O algoritmo, por sua vez, não tem intenção alguma. Quando solicitado pelo usuário, o ML apenas opera de acordo com a função para o qual foi desenvolvido. Não há algo como “gostar de responder”. Nem mesmo agentes do tipo Responder ou Calar. Não há imaginação. Ele só responde aquilo para o qual foi desenvolvido – sua função.
Logo, toda e qualquer alusão a senciência ou inteligência é uma notícia alvissareira.
Boas respostas ou respostas convenientes?
As respostas produzidas por Machine Learning são essencialmente convenientes ao viés da probabilidade estatística que as sustentam. Elas não resultam de reflexão, compreensão profunda ou conhecimentos construídos ao modo da cognição humana. Assim, não podemos assumir que o ChatGPT ou o MidJourney produzam boas respostas aos nossos questionamentos. São apenas respostas convenientes para o algoritmo em si, segundo o paradigma das probabilidades.
Em recente entrevista, Chomsky usa um argumento bastante esclarecedor: “Enquanto os humanos encontram explicações conjecturadas racionalmente, os sistemas de ML podem aprender tanto que a Terra é plana quanto redonda, pautando-se apenas por probabilidades dadas pelos padrões disponíveis”.

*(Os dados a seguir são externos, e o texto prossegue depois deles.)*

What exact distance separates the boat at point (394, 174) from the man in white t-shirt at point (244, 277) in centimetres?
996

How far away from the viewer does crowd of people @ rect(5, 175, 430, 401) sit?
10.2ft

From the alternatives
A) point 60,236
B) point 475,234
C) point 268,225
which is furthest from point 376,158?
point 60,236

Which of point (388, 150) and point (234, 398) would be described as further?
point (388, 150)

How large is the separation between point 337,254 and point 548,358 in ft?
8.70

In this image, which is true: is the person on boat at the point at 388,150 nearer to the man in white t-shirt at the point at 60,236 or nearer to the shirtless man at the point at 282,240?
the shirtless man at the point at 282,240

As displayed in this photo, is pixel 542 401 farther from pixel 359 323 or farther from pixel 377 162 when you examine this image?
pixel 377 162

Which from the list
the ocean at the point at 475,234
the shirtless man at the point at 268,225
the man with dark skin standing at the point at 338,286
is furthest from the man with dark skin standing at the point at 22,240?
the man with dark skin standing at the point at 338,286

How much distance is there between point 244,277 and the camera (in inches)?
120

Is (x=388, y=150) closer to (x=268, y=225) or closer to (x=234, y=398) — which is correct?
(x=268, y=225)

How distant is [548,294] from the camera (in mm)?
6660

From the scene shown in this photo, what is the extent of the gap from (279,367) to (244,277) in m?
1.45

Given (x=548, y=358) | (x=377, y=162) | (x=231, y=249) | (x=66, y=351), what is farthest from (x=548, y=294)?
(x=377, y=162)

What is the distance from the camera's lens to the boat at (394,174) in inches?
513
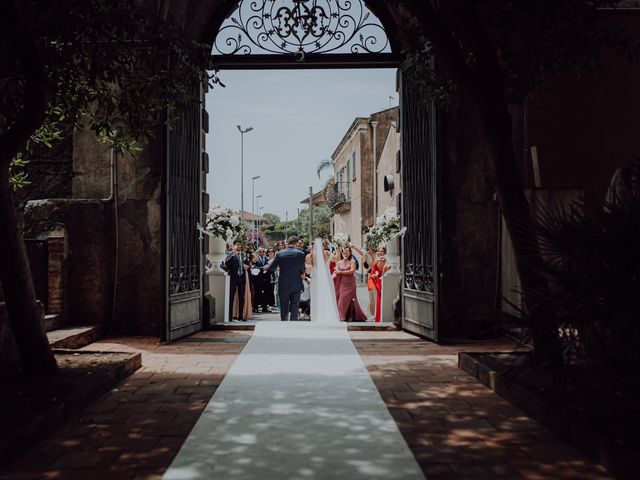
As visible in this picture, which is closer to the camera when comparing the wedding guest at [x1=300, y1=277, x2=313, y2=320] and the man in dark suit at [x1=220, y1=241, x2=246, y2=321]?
the man in dark suit at [x1=220, y1=241, x2=246, y2=321]

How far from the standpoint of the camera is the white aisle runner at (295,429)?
3553 mm

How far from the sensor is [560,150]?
30.9 ft

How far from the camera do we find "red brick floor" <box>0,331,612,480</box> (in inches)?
139

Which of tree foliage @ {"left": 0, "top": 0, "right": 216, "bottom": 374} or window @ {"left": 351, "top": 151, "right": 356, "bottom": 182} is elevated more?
window @ {"left": 351, "top": 151, "right": 356, "bottom": 182}

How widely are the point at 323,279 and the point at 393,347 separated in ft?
25.3

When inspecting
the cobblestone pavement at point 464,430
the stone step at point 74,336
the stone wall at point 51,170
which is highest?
the stone wall at point 51,170

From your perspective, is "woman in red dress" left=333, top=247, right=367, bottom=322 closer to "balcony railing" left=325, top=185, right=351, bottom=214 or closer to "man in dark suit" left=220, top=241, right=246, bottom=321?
"man in dark suit" left=220, top=241, right=246, bottom=321

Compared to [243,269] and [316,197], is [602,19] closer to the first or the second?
[243,269]

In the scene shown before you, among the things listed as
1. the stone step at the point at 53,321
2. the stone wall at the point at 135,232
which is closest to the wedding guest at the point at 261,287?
the stone wall at the point at 135,232

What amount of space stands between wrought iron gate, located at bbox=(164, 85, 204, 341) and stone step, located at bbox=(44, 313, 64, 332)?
142 cm

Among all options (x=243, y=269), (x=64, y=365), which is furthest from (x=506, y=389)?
(x=243, y=269)

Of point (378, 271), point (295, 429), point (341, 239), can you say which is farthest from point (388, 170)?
point (295, 429)

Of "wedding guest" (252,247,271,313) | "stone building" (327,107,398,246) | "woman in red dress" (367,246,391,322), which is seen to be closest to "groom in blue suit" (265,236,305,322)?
"woman in red dress" (367,246,391,322)

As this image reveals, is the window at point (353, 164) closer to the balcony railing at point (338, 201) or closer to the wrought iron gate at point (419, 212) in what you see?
the balcony railing at point (338, 201)
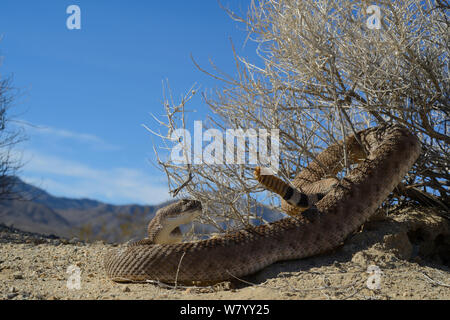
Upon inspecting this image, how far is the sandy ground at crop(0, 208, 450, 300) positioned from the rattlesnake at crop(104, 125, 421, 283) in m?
0.14

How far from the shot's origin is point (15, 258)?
673cm

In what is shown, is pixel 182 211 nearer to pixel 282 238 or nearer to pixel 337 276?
pixel 282 238

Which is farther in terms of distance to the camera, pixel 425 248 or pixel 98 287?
pixel 425 248

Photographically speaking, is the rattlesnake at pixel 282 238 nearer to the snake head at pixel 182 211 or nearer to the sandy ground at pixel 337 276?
the sandy ground at pixel 337 276

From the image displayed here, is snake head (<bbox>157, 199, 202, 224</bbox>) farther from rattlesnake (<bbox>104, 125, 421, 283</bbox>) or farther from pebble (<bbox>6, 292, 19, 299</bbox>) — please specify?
pebble (<bbox>6, 292, 19, 299</bbox>)

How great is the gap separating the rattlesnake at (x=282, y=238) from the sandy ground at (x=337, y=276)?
5.3 inches

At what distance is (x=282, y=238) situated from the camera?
4.62m

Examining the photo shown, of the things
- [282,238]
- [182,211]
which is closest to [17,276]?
[182,211]

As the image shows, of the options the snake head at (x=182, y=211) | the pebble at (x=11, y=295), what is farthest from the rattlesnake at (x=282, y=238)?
the pebble at (x=11, y=295)

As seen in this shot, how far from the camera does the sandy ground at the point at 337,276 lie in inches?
153

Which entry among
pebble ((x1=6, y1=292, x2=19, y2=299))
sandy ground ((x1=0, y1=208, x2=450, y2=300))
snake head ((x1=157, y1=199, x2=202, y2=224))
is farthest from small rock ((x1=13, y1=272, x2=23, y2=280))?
snake head ((x1=157, y1=199, x2=202, y2=224))
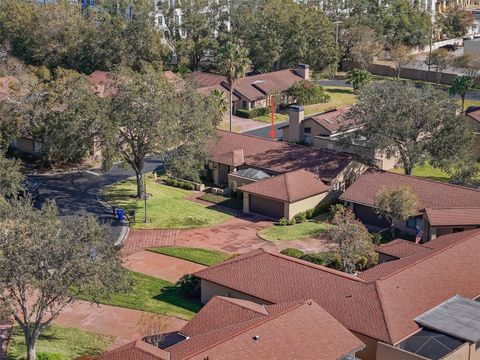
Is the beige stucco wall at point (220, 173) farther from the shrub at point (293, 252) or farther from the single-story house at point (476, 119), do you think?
the single-story house at point (476, 119)

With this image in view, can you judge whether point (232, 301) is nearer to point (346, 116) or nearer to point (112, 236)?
point (112, 236)

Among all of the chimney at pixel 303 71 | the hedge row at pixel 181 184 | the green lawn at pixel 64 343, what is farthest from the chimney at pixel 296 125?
the green lawn at pixel 64 343

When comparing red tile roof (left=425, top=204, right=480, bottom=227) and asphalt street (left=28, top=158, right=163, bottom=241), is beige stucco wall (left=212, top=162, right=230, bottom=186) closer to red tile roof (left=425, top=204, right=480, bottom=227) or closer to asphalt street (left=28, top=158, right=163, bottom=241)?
asphalt street (left=28, top=158, right=163, bottom=241)

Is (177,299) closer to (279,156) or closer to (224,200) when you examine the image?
(224,200)

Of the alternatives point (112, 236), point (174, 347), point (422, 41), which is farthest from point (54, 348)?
point (422, 41)

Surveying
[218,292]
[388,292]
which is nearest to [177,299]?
[218,292]

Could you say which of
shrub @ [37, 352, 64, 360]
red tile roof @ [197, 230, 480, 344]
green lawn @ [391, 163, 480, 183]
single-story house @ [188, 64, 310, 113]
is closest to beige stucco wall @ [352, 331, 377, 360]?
red tile roof @ [197, 230, 480, 344]

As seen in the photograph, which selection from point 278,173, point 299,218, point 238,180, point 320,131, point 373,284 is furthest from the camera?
point 320,131
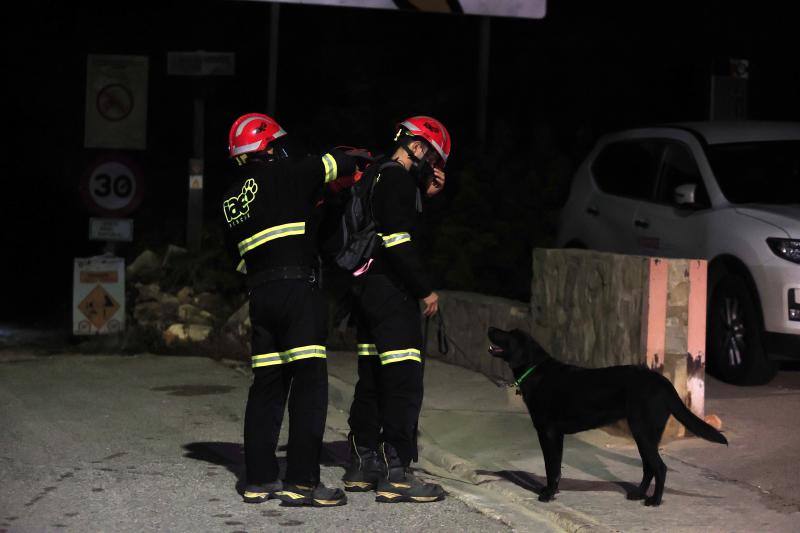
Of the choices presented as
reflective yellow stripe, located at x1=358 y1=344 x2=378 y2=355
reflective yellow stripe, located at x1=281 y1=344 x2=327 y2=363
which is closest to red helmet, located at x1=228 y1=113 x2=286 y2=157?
reflective yellow stripe, located at x1=281 y1=344 x2=327 y2=363

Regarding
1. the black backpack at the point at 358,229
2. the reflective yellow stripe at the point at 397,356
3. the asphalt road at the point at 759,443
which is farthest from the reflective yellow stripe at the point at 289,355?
the asphalt road at the point at 759,443

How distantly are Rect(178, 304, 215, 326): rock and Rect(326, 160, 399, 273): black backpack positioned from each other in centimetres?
704

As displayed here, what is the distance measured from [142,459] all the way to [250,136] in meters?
2.22

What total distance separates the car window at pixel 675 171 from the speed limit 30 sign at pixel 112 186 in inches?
205

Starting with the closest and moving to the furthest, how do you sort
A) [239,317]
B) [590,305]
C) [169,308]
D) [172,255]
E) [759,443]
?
1. [759,443]
2. [590,305]
3. [239,317]
4. [169,308]
5. [172,255]

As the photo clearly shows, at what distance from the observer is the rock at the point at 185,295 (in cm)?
1538

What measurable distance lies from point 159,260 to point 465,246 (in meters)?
4.45

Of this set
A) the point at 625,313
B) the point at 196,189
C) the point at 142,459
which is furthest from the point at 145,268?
the point at 625,313

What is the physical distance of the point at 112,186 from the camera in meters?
14.5

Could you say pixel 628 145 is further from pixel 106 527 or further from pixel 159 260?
pixel 106 527

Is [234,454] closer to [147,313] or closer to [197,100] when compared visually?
[147,313]

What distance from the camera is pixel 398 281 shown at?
7.58 metres

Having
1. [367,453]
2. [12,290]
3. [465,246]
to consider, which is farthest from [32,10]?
[367,453]

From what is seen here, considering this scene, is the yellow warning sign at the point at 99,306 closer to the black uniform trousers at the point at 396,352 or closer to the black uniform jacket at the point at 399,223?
the black uniform trousers at the point at 396,352
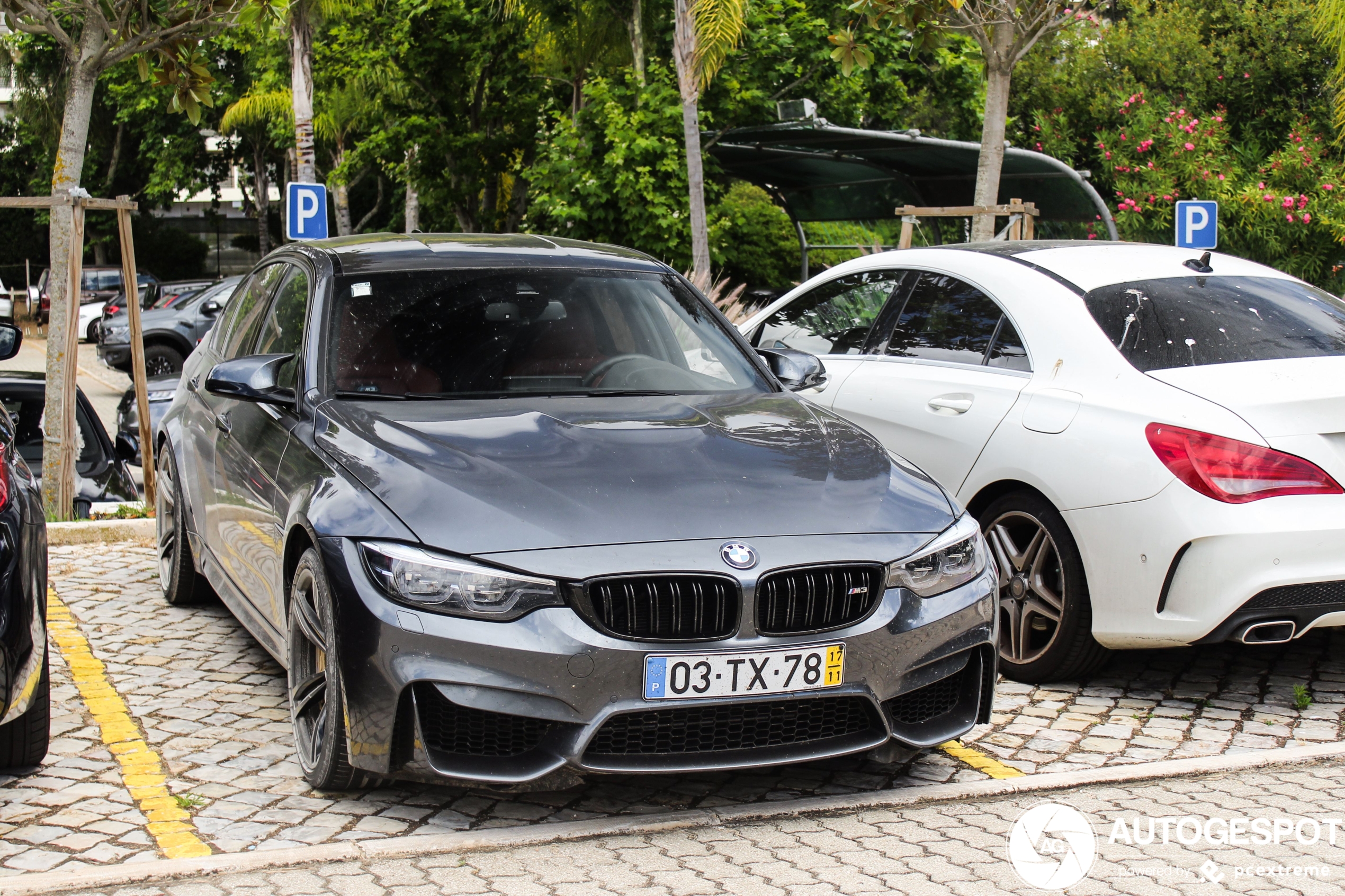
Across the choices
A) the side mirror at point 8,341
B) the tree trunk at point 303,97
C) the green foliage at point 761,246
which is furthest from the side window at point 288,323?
the green foliage at point 761,246

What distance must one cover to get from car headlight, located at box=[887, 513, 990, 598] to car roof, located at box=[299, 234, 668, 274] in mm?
1838

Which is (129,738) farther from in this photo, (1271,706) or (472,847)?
(1271,706)

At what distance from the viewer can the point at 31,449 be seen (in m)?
9.38

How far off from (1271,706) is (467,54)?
22402mm

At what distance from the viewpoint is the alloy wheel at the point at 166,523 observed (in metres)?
6.50

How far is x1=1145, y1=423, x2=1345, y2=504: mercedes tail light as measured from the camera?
4.71 m

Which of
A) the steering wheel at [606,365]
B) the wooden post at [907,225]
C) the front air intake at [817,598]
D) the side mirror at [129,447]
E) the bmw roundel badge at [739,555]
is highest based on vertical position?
the wooden post at [907,225]

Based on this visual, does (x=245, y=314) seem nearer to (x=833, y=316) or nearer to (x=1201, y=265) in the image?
(x=833, y=316)

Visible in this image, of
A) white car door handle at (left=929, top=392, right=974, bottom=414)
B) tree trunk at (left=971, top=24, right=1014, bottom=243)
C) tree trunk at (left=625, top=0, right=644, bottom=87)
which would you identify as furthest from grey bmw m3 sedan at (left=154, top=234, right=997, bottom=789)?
tree trunk at (left=625, top=0, right=644, bottom=87)

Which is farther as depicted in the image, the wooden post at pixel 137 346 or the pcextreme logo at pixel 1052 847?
the wooden post at pixel 137 346

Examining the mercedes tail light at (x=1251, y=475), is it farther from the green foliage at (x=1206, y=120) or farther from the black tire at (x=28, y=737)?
the green foliage at (x=1206, y=120)

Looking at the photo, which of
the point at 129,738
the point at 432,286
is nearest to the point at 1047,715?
the point at 432,286

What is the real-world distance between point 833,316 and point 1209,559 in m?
2.54

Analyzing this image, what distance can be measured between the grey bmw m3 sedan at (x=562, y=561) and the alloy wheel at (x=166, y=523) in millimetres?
1562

Acreditar que o ML possa substituir a capacidade da mente humana para interpretar fatos e dados e assim produzir boas respostas é subestimar sua superficialidade e dubiedade. Dado que o algoritmo opera de modo a produzir respostas convenientes para a função para o qual foi desenvolvido, a ideia de boa resposta é apenas um traço de nossa ingenuidade em humanizar entidades não humanas.
Assim que reitero, sem qualquer hesitação: é preciso subtrair o uso da expressão “inteligência artificial” para nos referirmos a esses algoritmos, sob o risco de sempre e toda vez emitir opiniões assentadas em um equívoco original. A expressão “aprendizado de máquina” reinaugura o sentido dessa distância entre humanos e máquinas. Qualquer tentativa de aproximação entre o orgânico e o inorgânico confunde a essencialidade que define as entidades materiais e abstratas. O risco é bem mais sutil do que podemos imaginar: que a AI Generativa seja um disfarce da AI Degenerativa, transformando-nos em humanos artificiais.
Cássio Pantaleoni é autor de Humanamente Digital – Inteligência Artificial centrada no Humano, colunista regular do MIT, escritor de nove livros de ficção, tendo duas premiações, e de dois livro de negócios. Estudou M.A Fenomenologia e Hermenêutica (PUC/RS); Filosofia (PUC/RS); Neuroscience Fundamentals (Harvard X); Finance & Accounting (The Wharton School); Fundamentals of Market Structure (New York Institute of Finance) e complementação curricular em Psicologia (PUC/RS). Tem mais de 35 anos de experiência na área de Tecnologia da Informação, tendo atuado como SAS Country Manager (2017-2020), ADOBE AVP LATAM Digital Experience (2020-2022) e Sócio-Investidor na Bloom Capital (2022).